§ **Instruction**
Reproduce all of the records below word for word, without changing anything.
_ _ _ _
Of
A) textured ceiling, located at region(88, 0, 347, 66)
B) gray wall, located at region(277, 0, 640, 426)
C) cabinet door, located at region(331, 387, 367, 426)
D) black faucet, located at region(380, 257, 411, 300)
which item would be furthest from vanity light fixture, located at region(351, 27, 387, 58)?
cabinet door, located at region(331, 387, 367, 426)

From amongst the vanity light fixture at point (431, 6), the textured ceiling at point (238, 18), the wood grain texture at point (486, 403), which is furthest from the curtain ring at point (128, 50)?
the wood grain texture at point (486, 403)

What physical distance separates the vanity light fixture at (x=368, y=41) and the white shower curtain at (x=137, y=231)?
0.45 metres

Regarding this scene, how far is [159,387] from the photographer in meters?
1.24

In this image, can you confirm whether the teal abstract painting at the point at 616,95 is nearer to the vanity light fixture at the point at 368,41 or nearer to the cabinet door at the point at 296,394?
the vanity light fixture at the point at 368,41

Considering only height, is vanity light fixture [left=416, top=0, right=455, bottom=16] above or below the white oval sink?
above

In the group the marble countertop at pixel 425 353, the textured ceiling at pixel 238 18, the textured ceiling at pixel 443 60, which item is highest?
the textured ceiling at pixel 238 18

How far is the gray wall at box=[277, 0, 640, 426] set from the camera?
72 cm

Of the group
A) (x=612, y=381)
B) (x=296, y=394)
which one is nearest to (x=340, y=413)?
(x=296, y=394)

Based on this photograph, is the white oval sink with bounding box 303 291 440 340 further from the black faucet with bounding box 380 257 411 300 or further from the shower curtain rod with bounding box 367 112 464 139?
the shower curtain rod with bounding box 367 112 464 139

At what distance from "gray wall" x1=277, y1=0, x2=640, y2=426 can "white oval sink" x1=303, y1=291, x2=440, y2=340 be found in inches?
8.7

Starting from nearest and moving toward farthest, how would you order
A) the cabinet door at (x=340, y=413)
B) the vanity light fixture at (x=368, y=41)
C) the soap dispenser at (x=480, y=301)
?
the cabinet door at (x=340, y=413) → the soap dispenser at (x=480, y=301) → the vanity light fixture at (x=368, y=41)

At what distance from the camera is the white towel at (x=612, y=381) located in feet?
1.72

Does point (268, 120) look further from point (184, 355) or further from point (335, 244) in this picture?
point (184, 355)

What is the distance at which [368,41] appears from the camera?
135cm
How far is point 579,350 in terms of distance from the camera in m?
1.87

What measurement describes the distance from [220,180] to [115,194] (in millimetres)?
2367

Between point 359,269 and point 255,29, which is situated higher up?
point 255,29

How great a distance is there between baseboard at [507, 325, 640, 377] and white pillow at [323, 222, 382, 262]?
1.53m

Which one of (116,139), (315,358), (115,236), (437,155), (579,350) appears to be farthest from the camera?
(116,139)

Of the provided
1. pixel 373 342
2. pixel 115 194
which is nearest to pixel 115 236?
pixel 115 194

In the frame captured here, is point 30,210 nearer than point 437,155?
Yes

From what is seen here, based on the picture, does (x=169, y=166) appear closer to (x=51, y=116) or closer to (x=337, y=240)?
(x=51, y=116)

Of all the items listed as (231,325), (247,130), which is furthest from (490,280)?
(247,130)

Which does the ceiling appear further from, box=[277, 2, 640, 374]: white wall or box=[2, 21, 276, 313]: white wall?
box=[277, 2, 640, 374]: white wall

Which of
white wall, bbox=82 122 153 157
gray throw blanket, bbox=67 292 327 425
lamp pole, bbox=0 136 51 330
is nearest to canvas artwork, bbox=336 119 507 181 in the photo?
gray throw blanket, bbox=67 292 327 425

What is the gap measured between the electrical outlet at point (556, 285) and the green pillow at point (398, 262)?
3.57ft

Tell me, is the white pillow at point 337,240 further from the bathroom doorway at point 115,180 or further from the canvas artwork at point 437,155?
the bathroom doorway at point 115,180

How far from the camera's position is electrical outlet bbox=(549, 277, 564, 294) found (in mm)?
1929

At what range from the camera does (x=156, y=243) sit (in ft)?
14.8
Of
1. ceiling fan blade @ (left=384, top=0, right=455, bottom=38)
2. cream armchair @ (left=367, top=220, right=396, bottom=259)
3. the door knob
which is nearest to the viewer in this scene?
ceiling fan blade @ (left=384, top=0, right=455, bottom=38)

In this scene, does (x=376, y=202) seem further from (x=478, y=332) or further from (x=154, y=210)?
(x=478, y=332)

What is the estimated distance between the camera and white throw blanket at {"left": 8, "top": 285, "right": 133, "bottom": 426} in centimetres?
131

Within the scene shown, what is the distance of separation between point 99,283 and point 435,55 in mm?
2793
_ _ _ _
§ **Result of this exercise**
Of
A) textured ceiling, located at region(88, 0, 347, 66)
B) gray wall, located at region(277, 0, 640, 426)
C) cabinet door, located at region(331, 387, 367, 426)
D) black faucet, located at region(380, 257, 411, 300)
which item would be furthest from vanity light fixture, located at region(351, 27, 387, 58)?
cabinet door, located at region(331, 387, 367, 426)

From amongst the vanity light fixture at point (431, 6), the textured ceiling at point (238, 18), the wood grain texture at point (486, 403), which is furthest from the curtain ring at point (128, 50)?
the wood grain texture at point (486, 403)

What physical distance separates the vanity light fixture at (x=368, y=41) and the white shower curtain at (x=137, y=231)?
0.45 metres

Regarding this scene, how far is [159,387] from the photographer in meters?
1.24

In this image, can you confirm whether the teal abstract painting at the point at 616,95 is nearer to the vanity light fixture at the point at 368,41 or nearer to the cabinet door at the point at 296,394?
the vanity light fixture at the point at 368,41

Considering only height, is vanity light fixture [left=416, top=0, right=455, bottom=16] above or below the white oval sink?
above

In the group the marble countertop at pixel 425 353, the textured ceiling at pixel 238 18, the textured ceiling at pixel 443 60, which item is highest?
the textured ceiling at pixel 238 18

How far is the gray wall at box=[277, 0, 640, 426] set from the camera?
72 cm

Of the group
A) (x=612, y=381)
B) (x=296, y=394)
which one is nearest to (x=340, y=413)?
(x=296, y=394)

Based on this photograph, is the white oval sink with bounding box 303 291 440 340 further from the black faucet with bounding box 380 257 411 300 or further from the shower curtain rod with bounding box 367 112 464 139?
the shower curtain rod with bounding box 367 112 464 139

At what distance from "gray wall" x1=277, y1=0, x2=640, y2=426 can "white oval sink" x1=303, y1=291, x2=440, y2=340 be found in inches?
8.7

Starting from nearest and moving toward farthest, how would you order
A) the cabinet door at (x=340, y=413)
B) the vanity light fixture at (x=368, y=41)
C) the soap dispenser at (x=480, y=301)
?
the cabinet door at (x=340, y=413) → the soap dispenser at (x=480, y=301) → the vanity light fixture at (x=368, y=41)

At what distance from the camera is the white towel at (x=612, y=381) located in feet?
1.72

Does point (268, 120) look further from point (184, 355) or further from point (335, 244) in this picture?
point (184, 355)

What is the distance at which [368,41] appears from the camera?
135cm
How far is point 579,350 in terms of distance from the camera in m?
1.87

What measurement describes the distance from [220,180] to [115,194] (in millimetres)?
2367

Between point 359,269 and point 255,29, which is situated higher up?
point 255,29

How great a distance is there between baseboard at [507, 325, 640, 377] and white pillow at [323, 222, 382, 262]?
1.53m

Which one of (116,139), (315,358), (115,236), (437,155), (579,350) appears to be farthest from the camera?
(116,139)

Of the provided
1. pixel 373 342
2. pixel 115 194
which is nearest to pixel 115 236?
pixel 115 194

In the frame captured here, is point 30,210 nearer than point 437,155?
Yes

From what is seen here, based on the picture, does (x=169, y=166) appear closer to (x=51, y=116) or closer to (x=337, y=240)?
(x=51, y=116)

Of all the items listed as (231,325), (247,130), which is furthest from (490,280)?
(247,130)

Which does the ceiling appear further from, box=[277, 2, 640, 374]: white wall or box=[2, 21, 276, 313]: white wall?
box=[277, 2, 640, 374]: white wall

Which of
white wall, bbox=82 122 153 157
gray throw blanket, bbox=67 292 327 425
lamp pole, bbox=0 136 51 330
is nearest to canvas artwork, bbox=336 119 507 181 in the photo?
gray throw blanket, bbox=67 292 327 425

What is the gap measured between the electrical outlet at point (556, 285) and the green pillow at point (398, 262)?
3.57ft

Tell me, is the white pillow at point 337,240 further from the bathroom doorway at point 115,180 or further from the canvas artwork at point 437,155?
the bathroom doorway at point 115,180

How far from the camera's position is electrical outlet bbox=(549, 277, 564, 294) found (in mm)?
1929

At what range from the camera does (x=156, y=243) sit (in ft)?
14.8
Of
1. ceiling fan blade @ (left=384, top=0, right=455, bottom=38)
2. cream armchair @ (left=367, top=220, right=396, bottom=259)
3. the door knob
which is nearest to the viewer in this scene?
ceiling fan blade @ (left=384, top=0, right=455, bottom=38)

In this scene, does (x=376, y=202) seem further from (x=478, y=332) or further from (x=154, y=210)?
(x=478, y=332)

What is the estimated distance between the camera and white throw blanket at {"left": 8, "top": 285, "right": 133, "bottom": 426} in centimetres?
131

Within the scene shown, what is the distance of separation between point 99,283 and point 435,55 in mm?
2793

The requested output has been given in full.